## Extracted text
That I know too and just a very tiny bit more (and I'm not
exaggerating :) about creating lines the eye will follow and
about the rule of thirds.
> That's why my wife says I paint
> nice pictures, but take lousy photos...I can move things around
> on a canvas.
You can move things around in a photo too. Welcome to the world
of digital editing :)
> A value sketch such as Cathy is talking about (in three or so
> shades) gives an artist a better shot at recognizing the major
> elements.
I understand that sort of, which means I don't know how she wants
to define her shade ranges and whether she wants to adjust them
based on what she see in the value sketch.
> The old painter's trick is to squint at the scene,
> which de-emphasizes the colors and allows the darks and lights to
> "pop" out.

## Input data
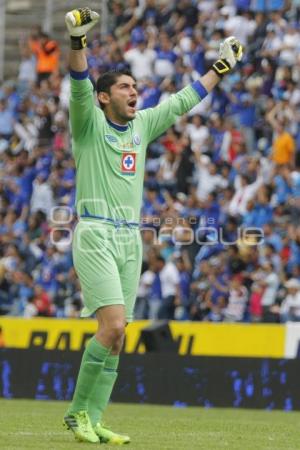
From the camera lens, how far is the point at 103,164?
991cm

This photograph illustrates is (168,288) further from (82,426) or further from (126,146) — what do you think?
(82,426)

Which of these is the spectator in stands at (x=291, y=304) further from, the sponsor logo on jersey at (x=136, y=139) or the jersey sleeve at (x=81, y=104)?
the jersey sleeve at (x=81, y=104)

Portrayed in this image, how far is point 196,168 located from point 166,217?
1554 millimetres

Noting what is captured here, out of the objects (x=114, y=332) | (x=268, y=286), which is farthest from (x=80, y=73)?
(x=268, y=286)

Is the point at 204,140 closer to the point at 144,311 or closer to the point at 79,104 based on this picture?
the point at 144,311

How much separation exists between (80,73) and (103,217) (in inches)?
43.0

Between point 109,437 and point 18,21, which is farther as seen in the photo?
point 18,21

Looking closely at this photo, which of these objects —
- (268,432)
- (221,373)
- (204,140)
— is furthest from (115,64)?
(268,432)

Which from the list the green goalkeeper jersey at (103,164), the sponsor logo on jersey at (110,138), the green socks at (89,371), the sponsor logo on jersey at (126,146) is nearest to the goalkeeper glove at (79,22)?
the green goalkeeper jersey at (103,164)

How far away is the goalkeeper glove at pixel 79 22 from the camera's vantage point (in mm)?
9359

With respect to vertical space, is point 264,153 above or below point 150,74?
below

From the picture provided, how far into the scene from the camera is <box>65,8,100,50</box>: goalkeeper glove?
368 inches

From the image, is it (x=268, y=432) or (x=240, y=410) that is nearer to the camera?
(x=268, y=432)

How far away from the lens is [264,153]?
22703mm
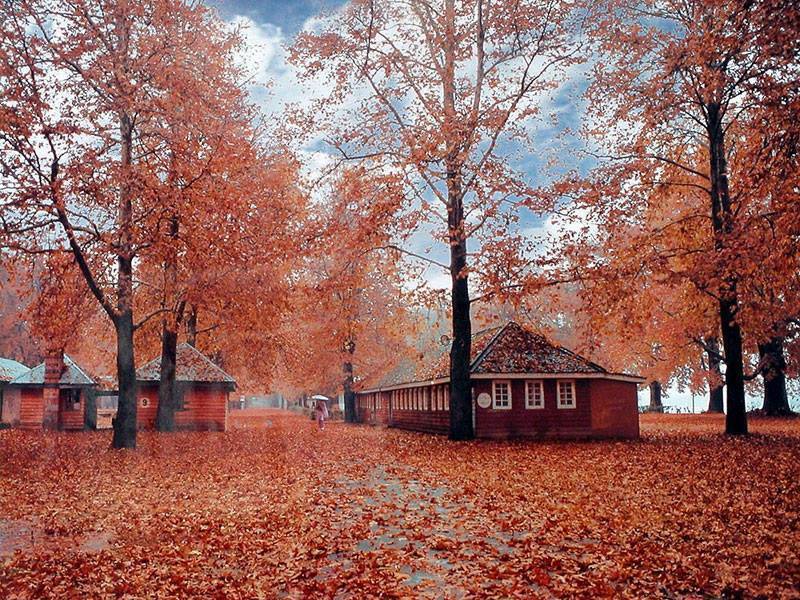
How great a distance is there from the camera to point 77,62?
22.3 metres

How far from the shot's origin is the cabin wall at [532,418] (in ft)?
97.1

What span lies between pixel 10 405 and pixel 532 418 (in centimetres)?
3370

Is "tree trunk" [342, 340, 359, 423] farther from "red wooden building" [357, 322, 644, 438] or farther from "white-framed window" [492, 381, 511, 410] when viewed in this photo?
"white-framed window" [492, 381, 511, 410]

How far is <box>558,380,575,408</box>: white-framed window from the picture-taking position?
2995 centimetres

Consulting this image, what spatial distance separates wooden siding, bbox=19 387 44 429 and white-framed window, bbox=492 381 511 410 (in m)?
28.4

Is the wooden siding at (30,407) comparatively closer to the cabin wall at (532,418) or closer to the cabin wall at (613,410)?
the cabin wall at (532,418)

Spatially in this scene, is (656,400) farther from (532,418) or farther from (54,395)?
(54,395)

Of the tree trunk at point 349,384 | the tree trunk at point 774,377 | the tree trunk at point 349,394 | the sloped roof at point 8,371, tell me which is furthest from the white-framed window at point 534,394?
the sloped roof at point 8,371

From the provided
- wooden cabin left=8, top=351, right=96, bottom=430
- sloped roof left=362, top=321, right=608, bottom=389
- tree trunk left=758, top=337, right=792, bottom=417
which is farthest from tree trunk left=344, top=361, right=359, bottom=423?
tree trunk left=758, top=337, right=792, bottom=417

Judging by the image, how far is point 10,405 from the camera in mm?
44562

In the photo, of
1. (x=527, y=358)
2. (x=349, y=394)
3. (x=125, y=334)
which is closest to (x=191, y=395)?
(x=349, y=394)

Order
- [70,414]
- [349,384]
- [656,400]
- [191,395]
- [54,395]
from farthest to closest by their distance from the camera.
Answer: [656,400] < [349,384] < [70,414] < [54,395] < [191,395]

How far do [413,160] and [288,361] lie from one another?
17.4 meters

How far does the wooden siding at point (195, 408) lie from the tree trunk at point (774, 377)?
31047mm
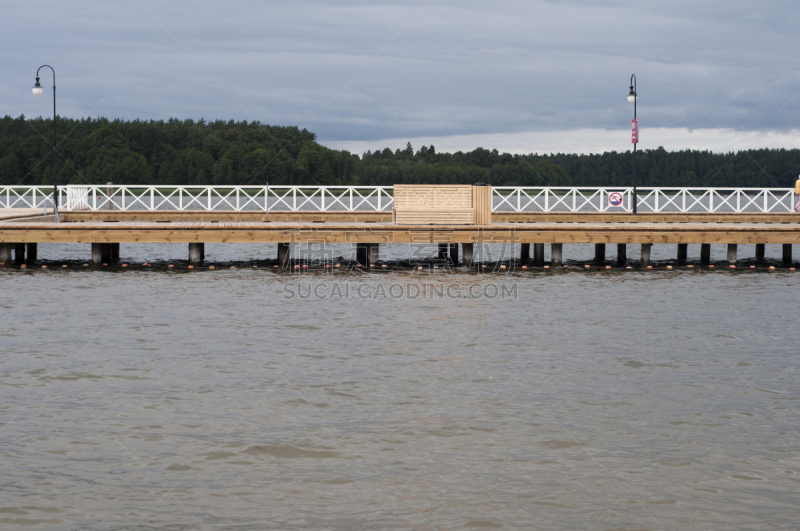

## Work instruction 1
Pull out the stretch of the value-sketch discussion from "You can move" through "the value sketch.".
## Work instruction 2
Carry on the value-sketch discussion from its last line.
This data comes from a different source than the value-sketch discussion.

## Expected output 1
You can move things around in a photo too. Welcome to the world
of digital editing :)
> A value sketch such as Cathy is talking about (in three or so
> shades) gives an artist a better shot at recognizing the major
> elements.
I understand that sort of, which means I don't know how she wants
to define her shade ranges and whether she wants to adjust them
based on what she see in the value sketch.

## Expected output 2
You can greyscale in a digital editor and Gaussian blur to remove
distracting detail. There's a good tutorial in using a similar
technique for selecting matting colors for an image. Here it is:
http://www.fortunecity.com/westwood...orials/matting/
| |
| Warren Moore 2007-11-23, 6:21 pm |
| Hi Spandex. I should have guessed that you'd know more about the
subject than you let on. I think that the problem here is that
Cathy knows precisely what she wants, but can't describe it in
finite terms that translate directly to PSP. It's the old "three
blind men describing an elephant" problem.
The last two examples she sent over (the fruit and grassmere
lane) don't really help a great deal. The fruit value study is
really a grayscale with many more than three values (if it
weren't in watercolor it could be easily used as an underpainting
in opaque media); while the grassmere lane is in pencil, which is
technically only two values: graphite and white (with
intermediate values based on stroke width and pencil
pressure...so again you have more than three values).
I think that your suggestion:
"1. First convert the image to greyscale, which is the lightness
corresponding to each color and which ranges from 0 to 255.
2. Divide the greyscale range into three almost exactly equal
intervals, namely 0 to 84 (blacks), 85 to 170 (greys), and
171 to 255 (whites).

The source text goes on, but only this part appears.